● **Input material**
*-*-*

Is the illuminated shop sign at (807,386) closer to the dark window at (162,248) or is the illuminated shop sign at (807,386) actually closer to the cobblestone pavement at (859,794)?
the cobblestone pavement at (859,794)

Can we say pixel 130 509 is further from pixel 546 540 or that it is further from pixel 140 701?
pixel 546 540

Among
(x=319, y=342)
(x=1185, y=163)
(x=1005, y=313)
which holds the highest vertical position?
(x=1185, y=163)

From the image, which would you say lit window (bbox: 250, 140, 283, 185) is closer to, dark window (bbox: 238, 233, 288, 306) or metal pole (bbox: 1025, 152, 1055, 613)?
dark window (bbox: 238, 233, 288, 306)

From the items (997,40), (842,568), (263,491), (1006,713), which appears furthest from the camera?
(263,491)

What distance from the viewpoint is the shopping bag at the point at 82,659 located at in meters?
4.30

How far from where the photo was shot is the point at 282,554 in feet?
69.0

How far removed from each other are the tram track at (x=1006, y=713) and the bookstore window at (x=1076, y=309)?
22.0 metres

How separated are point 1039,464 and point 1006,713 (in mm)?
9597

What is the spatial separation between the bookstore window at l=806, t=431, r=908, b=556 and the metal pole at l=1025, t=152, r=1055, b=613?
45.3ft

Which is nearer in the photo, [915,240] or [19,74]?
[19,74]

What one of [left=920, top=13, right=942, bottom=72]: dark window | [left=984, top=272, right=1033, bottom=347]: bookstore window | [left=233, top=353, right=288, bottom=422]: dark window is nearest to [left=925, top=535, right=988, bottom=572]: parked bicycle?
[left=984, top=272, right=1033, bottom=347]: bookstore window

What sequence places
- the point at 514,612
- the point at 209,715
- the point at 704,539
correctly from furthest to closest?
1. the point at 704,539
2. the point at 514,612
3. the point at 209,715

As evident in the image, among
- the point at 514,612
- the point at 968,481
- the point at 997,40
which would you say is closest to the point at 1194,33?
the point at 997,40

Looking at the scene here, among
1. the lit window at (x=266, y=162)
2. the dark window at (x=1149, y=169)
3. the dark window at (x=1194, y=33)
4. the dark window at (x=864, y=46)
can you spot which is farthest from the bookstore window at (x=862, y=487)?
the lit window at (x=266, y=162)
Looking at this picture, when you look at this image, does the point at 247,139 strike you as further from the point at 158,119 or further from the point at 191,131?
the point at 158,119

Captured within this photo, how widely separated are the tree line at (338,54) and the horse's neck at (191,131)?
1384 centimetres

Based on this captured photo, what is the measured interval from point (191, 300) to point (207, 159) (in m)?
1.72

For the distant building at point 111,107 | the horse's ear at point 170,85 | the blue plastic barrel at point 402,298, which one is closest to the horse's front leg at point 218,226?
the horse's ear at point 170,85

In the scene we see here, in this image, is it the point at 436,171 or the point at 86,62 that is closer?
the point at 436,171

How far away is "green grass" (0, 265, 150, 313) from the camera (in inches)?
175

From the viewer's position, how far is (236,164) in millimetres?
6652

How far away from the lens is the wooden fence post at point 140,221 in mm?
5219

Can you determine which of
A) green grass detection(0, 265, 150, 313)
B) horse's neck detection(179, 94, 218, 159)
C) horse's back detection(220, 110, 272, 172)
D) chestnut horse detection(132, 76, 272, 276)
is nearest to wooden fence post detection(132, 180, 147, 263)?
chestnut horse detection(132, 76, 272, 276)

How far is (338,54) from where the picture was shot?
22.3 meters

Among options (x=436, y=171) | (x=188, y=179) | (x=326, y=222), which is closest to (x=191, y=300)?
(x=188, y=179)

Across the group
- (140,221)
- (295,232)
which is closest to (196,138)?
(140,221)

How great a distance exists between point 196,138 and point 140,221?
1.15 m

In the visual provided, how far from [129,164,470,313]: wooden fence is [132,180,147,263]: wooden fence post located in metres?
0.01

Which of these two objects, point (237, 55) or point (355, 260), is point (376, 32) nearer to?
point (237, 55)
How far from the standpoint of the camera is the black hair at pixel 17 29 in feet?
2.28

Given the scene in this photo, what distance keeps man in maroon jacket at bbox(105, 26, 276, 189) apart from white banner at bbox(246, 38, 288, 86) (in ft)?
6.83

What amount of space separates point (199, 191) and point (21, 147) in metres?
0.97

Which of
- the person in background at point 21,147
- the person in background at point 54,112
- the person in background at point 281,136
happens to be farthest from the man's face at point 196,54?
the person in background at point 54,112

*-*-*

● **The problem**
Write down the full listing again, exactly.

● **Response to this exercise**
Is the illuminated shop sign at (807,386) closer to the dark window at (162,248) or is the illuminated shop sign at (807,386) actually closer to the cobblestone pavement at (859,794)?
the cobblestone pavement at (859,794)

Can we say pixel 130 509 is further from pixel 546 540 or that it is further from pixel 140 701?
pixel 546 540

Among
(x=319, y=342)
(x=1185, y=163)
(x=1005, y=313)
which holds the highest vertical position?
(x=1185, y=163)

From the image, which would you say lit window (bbox: 250, 140, 283, 185) is closer to, dark window (bbox: 238, 233, 288, 306) or metal pole (bbox: 1025, 152, 1055, 613)?
dark window (bbox: 238, 233, 288, 306)

From the items (997,40), (842,568), (263,491), (1006,713), which appears furthest from the camera?
(263,491)

What distance from the viewpoint is the shopping bag at the point at 82,659 located at in meters?
4.30

How far from where the photo was shot is the point at 282,554 in feet?
69.0

How far removed from each other are the tram track at (x=1006, y=713) and the bookstore window at (x=1076, y=309)?
22.0 metres

How separated are point 1039,464 and point 1006,713 (in mm)?
9597

What is the spatial separation between the bookstore window at l=806, t=431, r=908, b=556 and the metal pole at l=1025, t=152, r=1055, b=613?
45.3ft

Which is nearer in the photo, [915,240] or [19,74]?
[19,74]

What one of [left=920, top=13, right=942, bottom=72]: dark window | [left=984, top=272, right=1033, bottom=347]: bookstore window | [left=233, top=353, right=288, bottom=422]: dark window is nearest to [left=925, top=535, right=988, bottom=572]: parked bicycle?
[left=984, top=272, right=1033, bottom=347]: bookstore window

What sequence places
- the point at 514,612
- the point at 209,715
- the point at 704,539
correctly from furthest to closest?
1. the point at 704,539
2. the point at 514,612
3. the point at 209,715

As evident in the image, among
- the point at 514,612
- the point at 968,481
- the point at 997,40
which would you say is closest to the point at 1194,33?
the point at 997,40

Looking at the scene here, among
1. the lit window at (x=266, y=162)
2. the dark window at (x=1149, y=169)
3. the dark window at (x=1194, y=33)
4. the dark window at (x=864, y=46)
can you spot which is farthest from the bookstore window at (x=862, y=487)?
the lit window at (x=266, y=162)
Looking at this picture, when you look at this image, does the point at 247,139 strike you as further from the point at 158,119 or further from the point at 191,131?
the point at 158,119

Captured within this photo, how widely separated are the tree line at (338,54) and the horse's neck at (191,131)?
1384 centimetres

Based on this captured photo, what is the measured interval from point (191, 300) to point (207, 159) (in m)?
1.72

For the distant building at point 111,107 | the horse's ear at point 170,85 | the blue plastic barrel at point 402,298, which one is closest to the horse's front leg at point 218,226?
the horse's ear at point 170,85

In the scene we see here, in this image, is it the point at 436,171 or the point at 86,62 that is closer?
the point at 436,171

How far away is "green grass" (0, 265, 150, 313) from the camera (in inches)?
175

From the viewer's position, how far is (236,164) in millimetres?
6652

How far away from the lens is the wooden fence post at point 140,221 in mm?
5219

Can you determine which of
A) green grass detection(0, 265, 150, 313)
B) horse's neck detection(179, 94, 218, 159)
C) horse's back detection(220, 110, 272, 172)
D) chestnut horse detection(132, 76, 272, 276)
is nearest to wooden fence post detection(132, 180, 147, 263)?
chestnut horse detection(132, 76, 272, 276)

How far is (338,54) from where the picture was shot?
22.3 meters

Among options (x=436, y=171) | (x=188, y=179) | (x=326, y=222), which is closest to (x=191, y=300)?
(x=188, y=179)

Across the group
- (140,221)
- (295,232)
which is closest to (196,138)?
(140,221)

How great a distance exists between point 196,138 and point 140,221?
1.15 m

In the visual provided, how far from [129,164,470,313]: wooden fence is [132,180,147,263]: wooden fence post located in metres?
0.01

Which of these two objects, point (237, 55) or point (355, 260), is point (376, 32) nearer to?
point (237, 55)
How far from the standpoint of the camera is the black hair at pixel 17 29 in feet?
2.28

Given the scene in this photo, what distance keeps man in maroon jacket at bbox(105, 26, 276, 189) apart from white banner at bbox(246, 38, 288, 86) (in ft)?
6.83

What amount of space separates point (199, 191) and point (21, 147) in metres?
0.97

Which of
- the person in background at point 21,147
- the person in background at point 54,112
- the person in background at point 281,136
happens to be farthest from the man's face at point 196,54?
the person in background at point 54,112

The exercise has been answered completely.